What you should do |
Collect every line of the material below that contains the word "appear". Only matches with the same capitalization count.

Provided records |
_ _ _ _ _

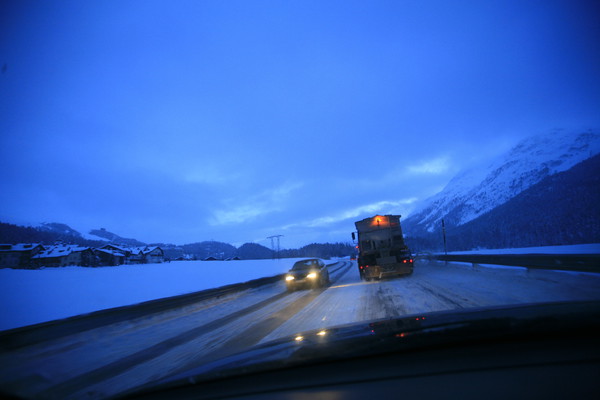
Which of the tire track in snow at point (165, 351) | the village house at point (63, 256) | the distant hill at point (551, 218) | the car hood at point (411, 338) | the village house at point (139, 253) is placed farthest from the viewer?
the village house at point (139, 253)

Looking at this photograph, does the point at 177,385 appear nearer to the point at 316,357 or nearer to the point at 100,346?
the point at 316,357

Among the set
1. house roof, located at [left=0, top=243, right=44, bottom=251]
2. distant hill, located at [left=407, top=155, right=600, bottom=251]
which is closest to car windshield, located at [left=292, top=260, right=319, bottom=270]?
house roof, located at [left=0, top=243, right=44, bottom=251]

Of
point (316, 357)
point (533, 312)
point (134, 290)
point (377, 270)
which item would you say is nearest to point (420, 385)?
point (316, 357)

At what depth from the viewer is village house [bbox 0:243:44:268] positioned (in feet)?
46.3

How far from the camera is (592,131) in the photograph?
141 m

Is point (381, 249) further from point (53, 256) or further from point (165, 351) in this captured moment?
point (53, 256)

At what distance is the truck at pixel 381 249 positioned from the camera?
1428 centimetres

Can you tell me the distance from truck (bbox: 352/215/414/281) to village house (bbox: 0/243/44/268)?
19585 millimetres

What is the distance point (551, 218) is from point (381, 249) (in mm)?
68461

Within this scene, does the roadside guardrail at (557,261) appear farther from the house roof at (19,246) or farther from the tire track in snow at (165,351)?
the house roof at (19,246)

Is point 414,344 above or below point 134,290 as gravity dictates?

_ _ _ _ _

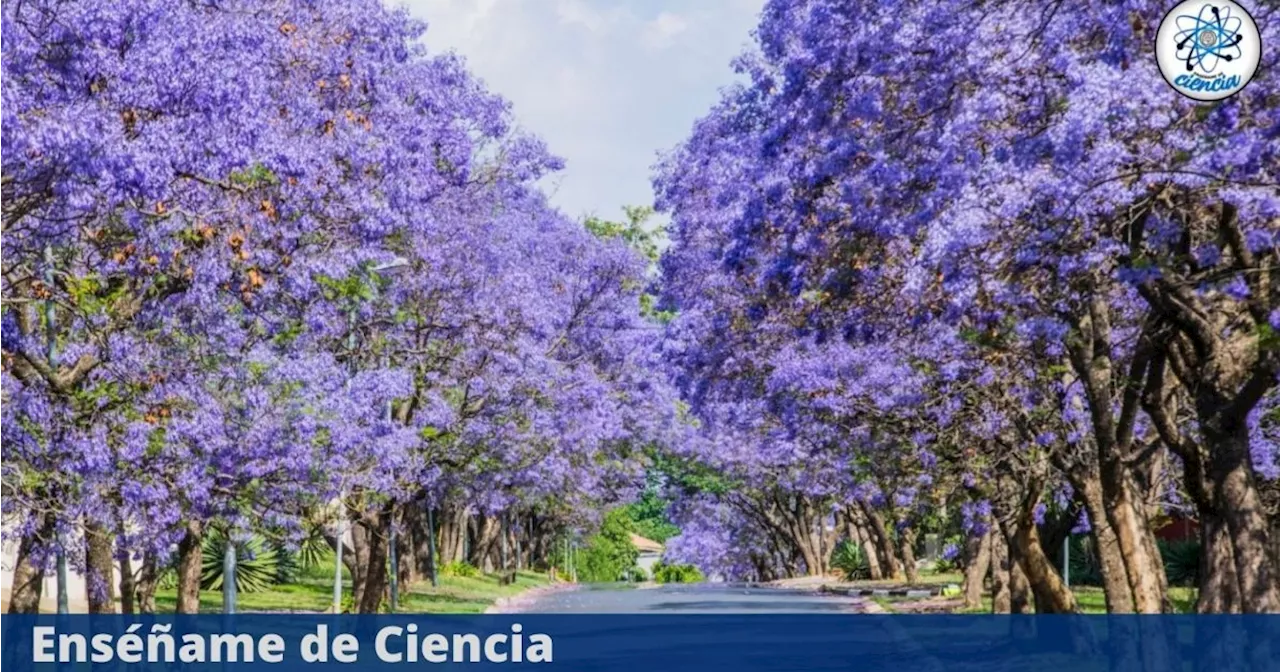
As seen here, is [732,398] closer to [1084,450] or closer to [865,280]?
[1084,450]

_ _ _ _ _

Answer to this problem |
Looking at this photograph, does the point at 177,385 appear nearer to the point at 316,357 or nearer to the point at 100,346?
Within this scene, does the roadside guardrail at (557,261) appear farther from the house roof at (19,246) or farther from the tire track in snow at (165,351)?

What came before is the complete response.